- Pictures with short captions:

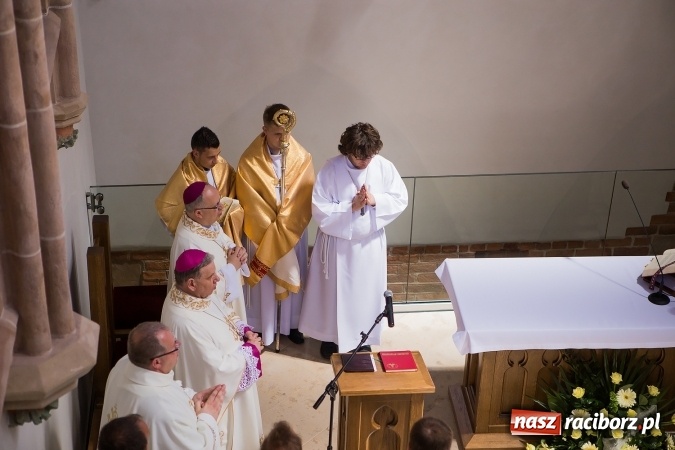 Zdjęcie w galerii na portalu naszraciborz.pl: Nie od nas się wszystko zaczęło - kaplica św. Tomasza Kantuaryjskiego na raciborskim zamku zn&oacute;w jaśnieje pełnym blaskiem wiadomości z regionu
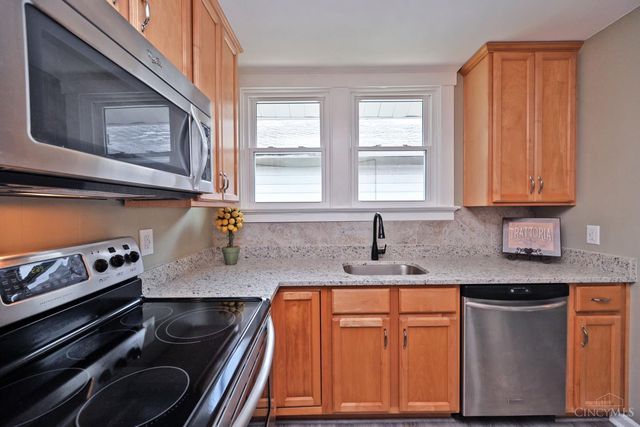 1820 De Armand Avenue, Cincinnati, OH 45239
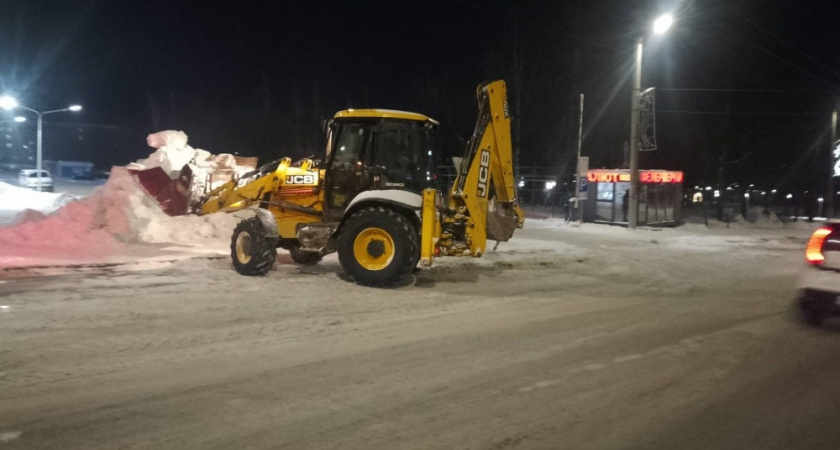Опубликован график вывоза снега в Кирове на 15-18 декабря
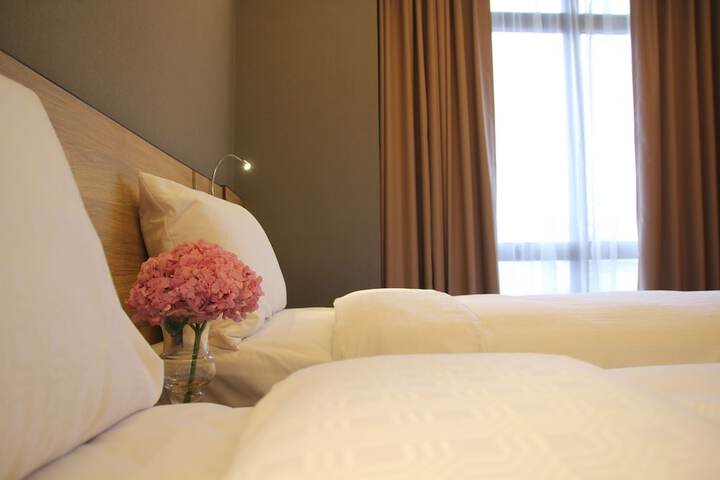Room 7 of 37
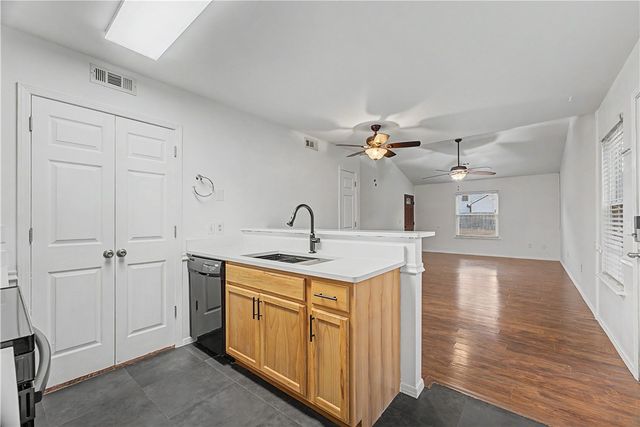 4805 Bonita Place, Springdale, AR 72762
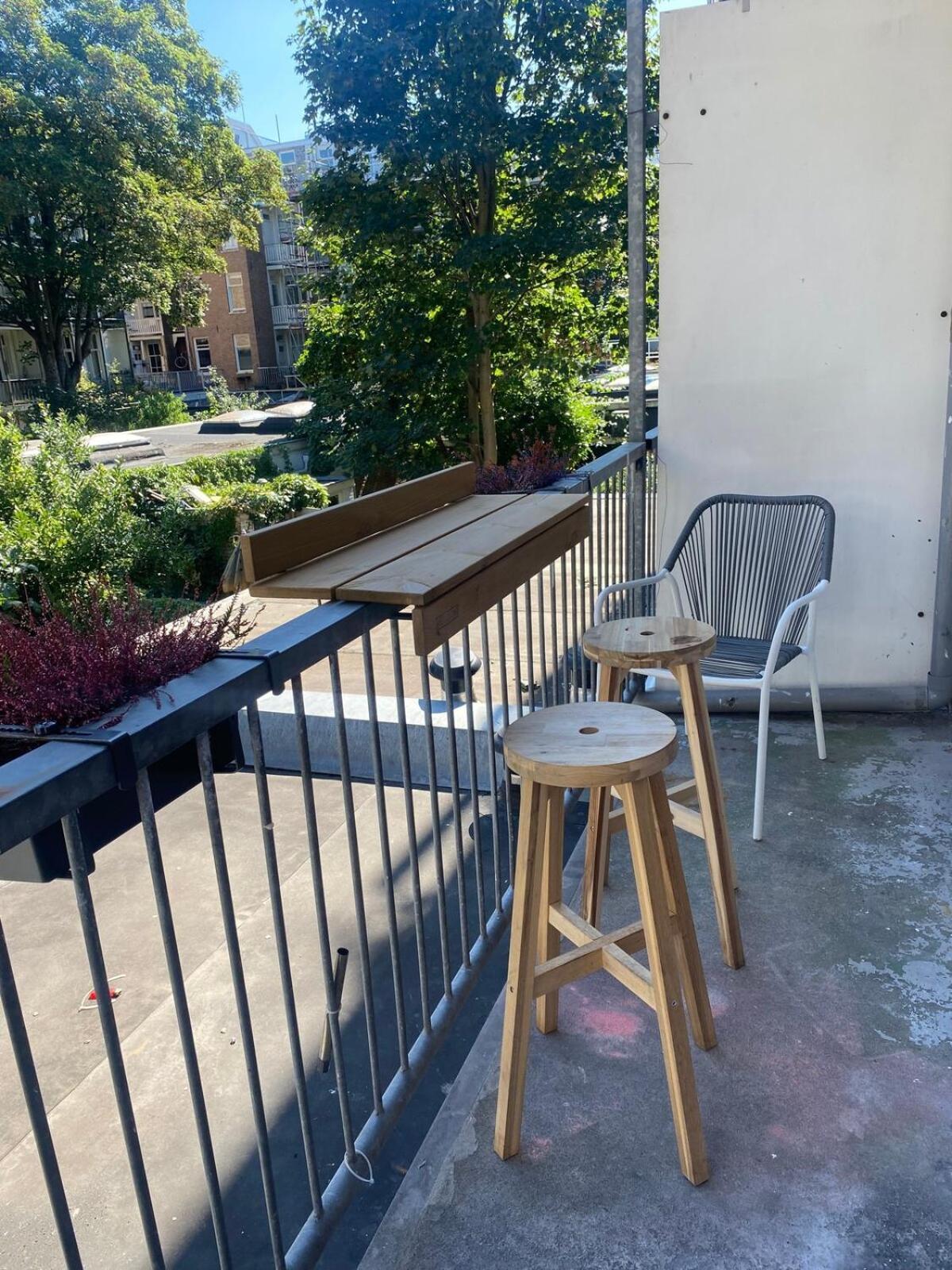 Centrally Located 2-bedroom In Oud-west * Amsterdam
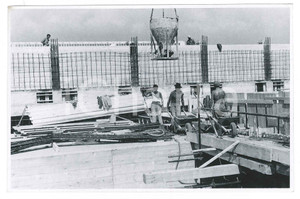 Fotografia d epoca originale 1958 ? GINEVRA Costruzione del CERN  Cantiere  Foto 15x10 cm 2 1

- What is expected:
Quote exactly, and only, the lines from the line containing "Room 7 of 37" through the final line of the records above, both included, omitting any pictures.

- Result of this task:
Room 7 of 37
 4805 Bonita Place, Springdale, AR 72762
 Centrally Located 2-bedroom In Oud-west * Amsterdam
 Fotografia d epoca originale 1958 ? GINEVRA Costruzione del CERN  Cantiere  Foto 15x10 cm 2 1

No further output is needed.